As soon as Shawn opened the door, his eyes practically popped out of his head, and he engulfed me in a hug. "Oh. My. God. Allie, where the hell have you been?!" He exclaims, pulling me inside. I sigh, running a hand through my hair. "It's kind of a long story," I mumble, and pulls me into the living room. "I have all day," he says sternly, sitting me next to him.

Now that I think about it, I'm not really sure if I want to tell him everything. It's my past, and I'd rather forget it and move on rather than dwell in it.

I sigh, reluctantly explaining how haywire everything went. I decide to leave the part out about Adam beating me, though. I'd really rather not bring that up, like, ever.

Shawn just stares at me with wide eyes, and pulls me into a hug. I flinch at first, wincing slightly from some bruises that are still healing, but thankfully Shawn doesn't notice. I'm just extremely happy to be back in his arms. I never noticed how much I missed him.

"Allie, I was so worried," he says, resting his chin on my head. I sigh, actually comfortable in his arms. "I know. I'm sorry. I would've contacted you, but my phone died," I tell him, and he squeezes me tighter. "I just can't believe how awful that woman was to you. Who does that?" I just shrug. More people than he'd think, that's for sure.

•••

We spend the rest of the day just sitting on the couch or on his bed, doing nothing. I refuse to look out the window at the house across the street. I can't think about how I lived there once, how I loved seeing the boy across the street everyday, how I missed him when he went on tour, and I most especially can't think about all the times Adam got angry and left me a bloody mess in my room.

"What happened with you and Hannah and Adam?" Shawn asks suddenly, snapping me out of my daze. "What do you mean?" I ask. He looks directly into my eyes, which I find somewhat creepy. I feel like he's sifting through my soul and deciphering my dirtiest secrets. A small shiver runs down my spine, but I shake it off and stare back at Shawn.

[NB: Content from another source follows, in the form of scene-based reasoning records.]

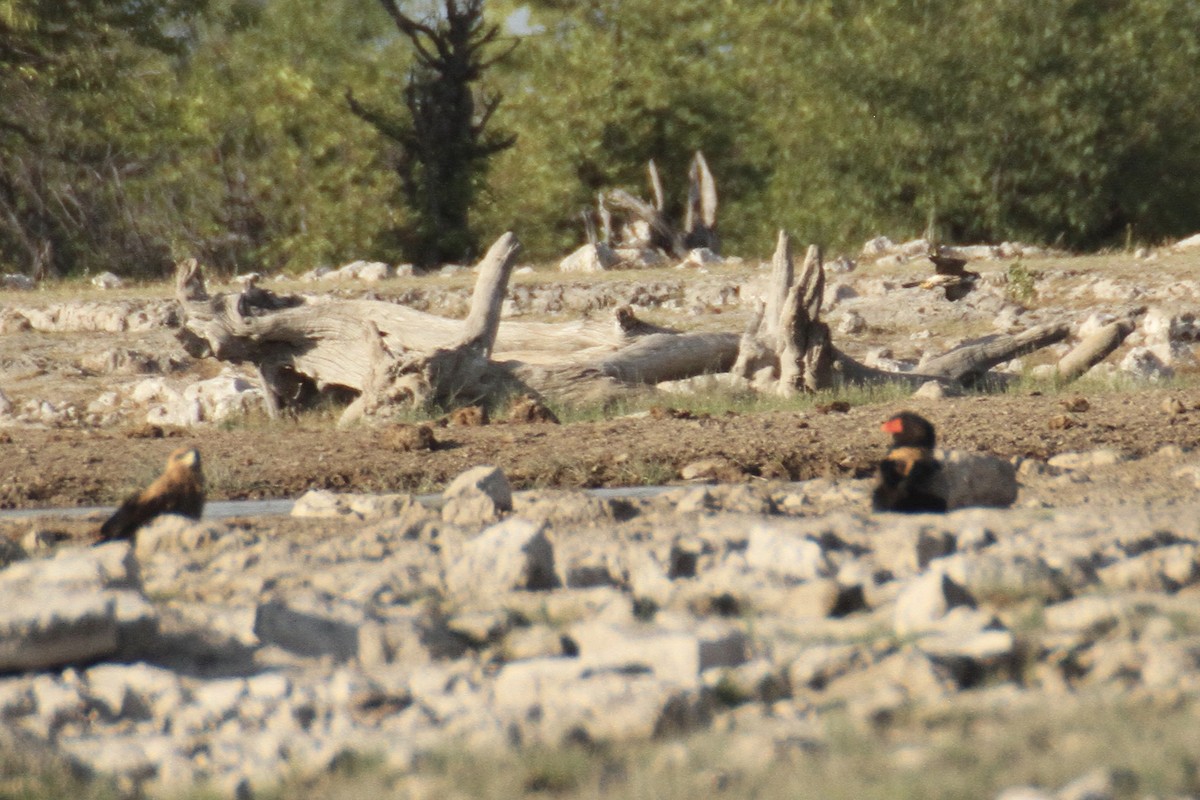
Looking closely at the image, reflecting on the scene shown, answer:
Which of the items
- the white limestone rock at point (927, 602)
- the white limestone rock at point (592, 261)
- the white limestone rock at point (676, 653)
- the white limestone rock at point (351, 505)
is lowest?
the white limestone rock at point (351, 505)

"Adam got arrested," Shawn says, still staring into my eyes. I raise my eyebrows, shrugging. "Don't know. All they told me was that they hadn't renewed their fostering license so I had to stay somewhere else until they got it renewed. And then my mom ended up regaining custody of me, so," I say nonchalantly. I will not think of all the things that happened in that house. I live my my real mother now, and she wouldn't do that. I hope.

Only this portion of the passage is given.